Calibration
Calibration is the process in which the geometrical relationships (distance shift, rotation) between two cameras located on a different points is calculated. The result of the calibration is the translation vector T and the rotation matrix R that can be later used for undistorting both single and stereo images. OpenCV implements functions useful for doing all the calculations required for stereo calibration in the function cvStereoCalibrate(). The function outputs the essential and fundamental matrices that can be saved as XML files and easily reused in other applications using the same set-up.
In practice, you need around 15-20 stereo images from cameras aligned at one axis. They all have to feature chessboard in various positions. It is important that the chessboard has been recognised on both of them. I wrote a small program sniper.cpp that comes in very handy when preparing those.

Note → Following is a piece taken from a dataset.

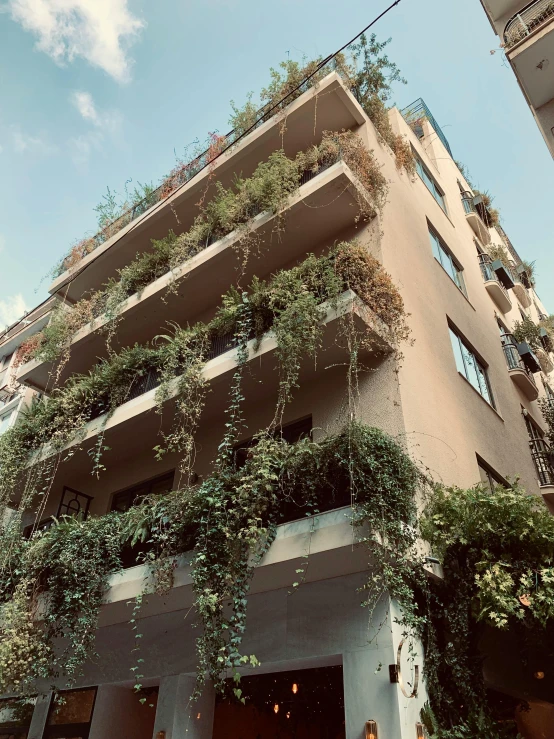 an apartment building covered in green plants near street signs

For calibration you can use the code from Learning OpenCV book. Binary attached in calibration folder.
Stereo vision
When having both cameras calibrated and the images rectified we can begin attempting to relate and match certain points in on the the images to the other. This process is called finding stereo correspondence. However, it is only possible to find the matching points between the parts of the image that overlap. To maximise the overlap both of the cameras need to be placed as close to each other as possible.
OpenCV has a number of stereo matching algorithms. The two tested in this project were implemented in the functions cvFindStereoCorrespondenceGC() and cvFindStereoCorrespondenceBM(). Running the first one results with very detailed disparity maps. Unfortunately, it is very computationally expensive and therefore not suitable for application in real-time. The second one, cvFindStereoCorrespondenceBM(), is based on Konolige's Block Matching Algorithm. It is less accurate but fast enough to be applied in computing the disparity maps in real-time.
The algorithm works by using small SAD windows to find matching points between the images streamed from two views. The first step in finding stereo correspondence is pre-processing the images for easier calculations. The features that need to be optimised are image brightness (especially when the video devices are set in auto-brightness mode) and visibility of a texture. The second step involves sums of absolute difference windows, which is a trivial and fast algorithm that is widely used for measuring the similarity between image blocks. It works by taking the absolute difference between each of the windows by following the epipolar lines from both of the images which are later summed into a simple metric of block similarity.
Calculating disparity maps in real time is computationally expensive task, even when using the faster (but less accurate) block-matching algorithm.